As happens in most stories, the good times turn bad at some point. For the Vijayanagara Kingdom, this was it, that point of low. The Kingdom fell into decline towards the late 15th century and seeking an opportunity, the feudal lords also came into power in several regions of the realm.


However, these adversities were cut short, to be continued at a later time. It was time now for the champion king of all – Krishna Deva Raya [Tuluva Dynasty]. Under Krishna Deva Raya’s rule, the Vijayanagara Kingdom saw its peak, having secured South India, the Deccan Sultanates and even Kalinga [once home to Ashoka the Great!]. The structural heritage of Hampi was mostly developed in this era of King Krishna Deva Raya [way to go!!].
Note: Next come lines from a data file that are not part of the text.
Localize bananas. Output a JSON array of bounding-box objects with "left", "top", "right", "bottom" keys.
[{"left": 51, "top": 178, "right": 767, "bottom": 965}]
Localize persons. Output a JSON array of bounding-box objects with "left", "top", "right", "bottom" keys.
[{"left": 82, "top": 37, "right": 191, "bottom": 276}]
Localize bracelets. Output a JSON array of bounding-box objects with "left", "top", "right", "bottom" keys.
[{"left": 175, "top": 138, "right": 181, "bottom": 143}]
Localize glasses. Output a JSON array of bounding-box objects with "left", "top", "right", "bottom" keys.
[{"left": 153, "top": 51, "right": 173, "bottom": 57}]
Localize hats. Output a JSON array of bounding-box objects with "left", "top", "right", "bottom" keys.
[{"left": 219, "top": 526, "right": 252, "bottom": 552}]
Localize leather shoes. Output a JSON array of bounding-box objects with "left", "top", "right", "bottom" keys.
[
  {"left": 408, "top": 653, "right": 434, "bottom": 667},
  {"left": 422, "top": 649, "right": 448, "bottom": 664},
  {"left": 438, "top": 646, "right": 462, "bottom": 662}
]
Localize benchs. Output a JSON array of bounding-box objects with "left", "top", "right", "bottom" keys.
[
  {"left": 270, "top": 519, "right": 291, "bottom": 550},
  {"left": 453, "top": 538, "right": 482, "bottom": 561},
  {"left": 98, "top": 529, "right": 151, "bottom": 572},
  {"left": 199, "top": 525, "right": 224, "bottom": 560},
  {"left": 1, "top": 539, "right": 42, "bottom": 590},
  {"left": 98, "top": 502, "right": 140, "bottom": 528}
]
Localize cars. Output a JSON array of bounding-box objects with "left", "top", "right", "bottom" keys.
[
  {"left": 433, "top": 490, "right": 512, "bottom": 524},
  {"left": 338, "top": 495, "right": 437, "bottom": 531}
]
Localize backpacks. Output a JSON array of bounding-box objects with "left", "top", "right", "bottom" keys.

Krishna Deva Raya ruled for about twenty years and on his demise, his brothers took over the kingdom. Here the story becomes slightly murky. Even though the real Kings were Krishna Deva Raya’s brothers – Achyutha Raya and Sadashiva Raya, it has been contemplated that the real power lay within the hands of Aliya Rama Raya, KD Raya’s son-in-law. His under the table friendship with the Deccan Sultanates has also been conspired. More or less a twisted TV serial plot, Aliya Rama Raya was captured in the Battle of Tallikota [1565] and killed. The Kingdom plunged into disorder and this time, the decline had come to stay.


What better time than this to confirm the downfall of one of the greatest empires India had ever seen. The oppressors of the Kingdom, the Deccan Sultanates, ran the Kingdom over, plundered anything and everything of significance. Thus giving Hampi a complete makeover from Royal Capital City to City of Ruins! The last one standing after this was Tirumala Deva Raya [brother to Aliya Rama Raya] skipped town to Penukonda [AP] with 1500 elephant loads of treasure!


Though trade continued in small measures, the Empire was split and conquered by feudal lords and neighboring kingdoms, even coming under Tipu Sultan, till his death. However, it was brought under the British Raj in 1799, finally becoming part of Independent India on that fateful day in 1947!